Although many Americans are still skittish about investing in equities markets, enough are exuding the newfound confidence that could translate into solid business prospects for financial advisors, according to AlixPartners, a New York-based research firm.
In its U.S. Financial Services Industry Outlook study, released on Tuesday, AlixPartners found that 13% of respondents overall and 18% of self-described investors have stepped up their investing activity. The numbers look even better on a three-year timeframe, as 48% of Americans and 57% of self-described investors are planning to invest.
But that small slice seems to be getting in at the right time. The S&P 500 has moved up 15.11% since the rally began in early December, and AlixPartners found that 77% of Americans plan to work with a financial advisor as they do more with their investing dollars.
What’s more, they are opting for stability in the U.S., while pursuing growth opportunities offered by the dominant emerging-market economies—Brazil, Russia, India, Indonesia and China (BRIIC). About 21% of investors who plan to be more active said they would boost their allocations in U.S. equity and bond markets, while 17% cited a preference for investing in the BRIIC countries, and just 8% planned to put more money to work in European opportunities.
As for specific sectors, investors also appear to prefer high-growth sectors like oil and gas, and telecommunications, according to Stefano Aversa, a co-president of AlixPartners.
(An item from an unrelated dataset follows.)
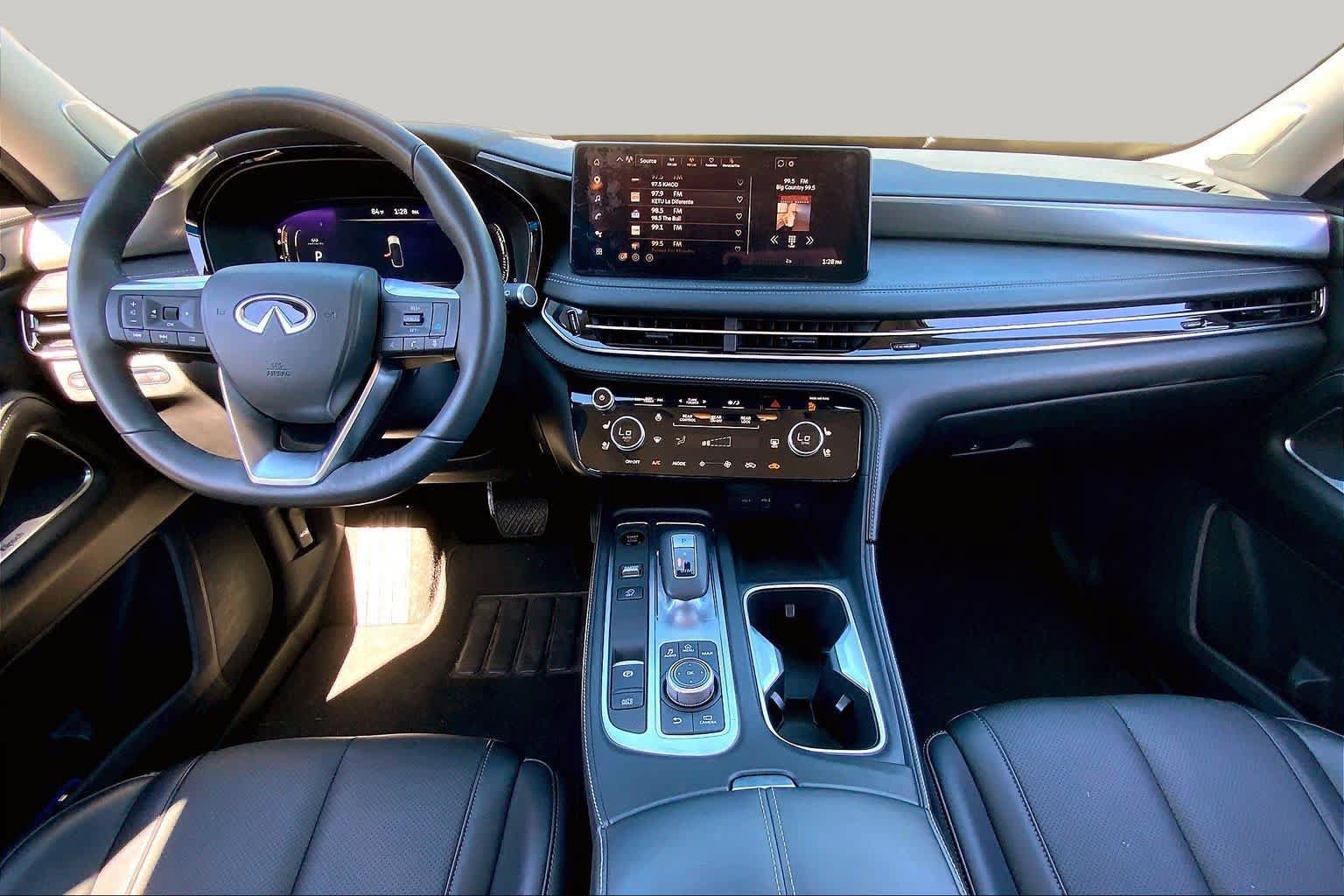Used 2026 INFINITI QX60 Luxe AWD/4WD image 16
The only drawback to the study seems to be that a larger share of Americans are staying put, in terms of investing. According to the study, 42% of respondents say they have not changed their investment behavior since mid-2010, and just 14% say they are now more likely to invest, down five percentage points since May. Also, 10% of Americans say they have reduced their investing activity since mid-2010.
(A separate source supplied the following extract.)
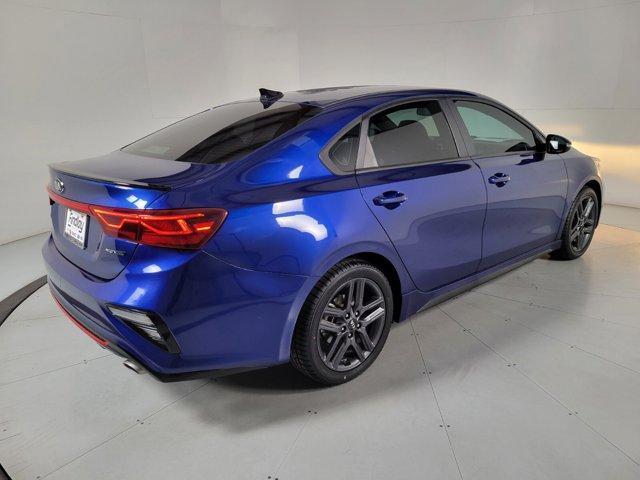 used 2021 Kia Forte car, priced at $17,305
Aversa plans to chair a panel called “What If Another Mega-Bank Fails?” at the World Economic Forum in Davos, Switzerland. But Americans in the study did not seem to show much pity for that sector’s plight. A majority of respondents said that banks and other financial institutions that received aid during the financial crisis should be forced to provide more loans, reduce fees and otherwise do more for the U.S. economy and consumers, according to AlixPartners.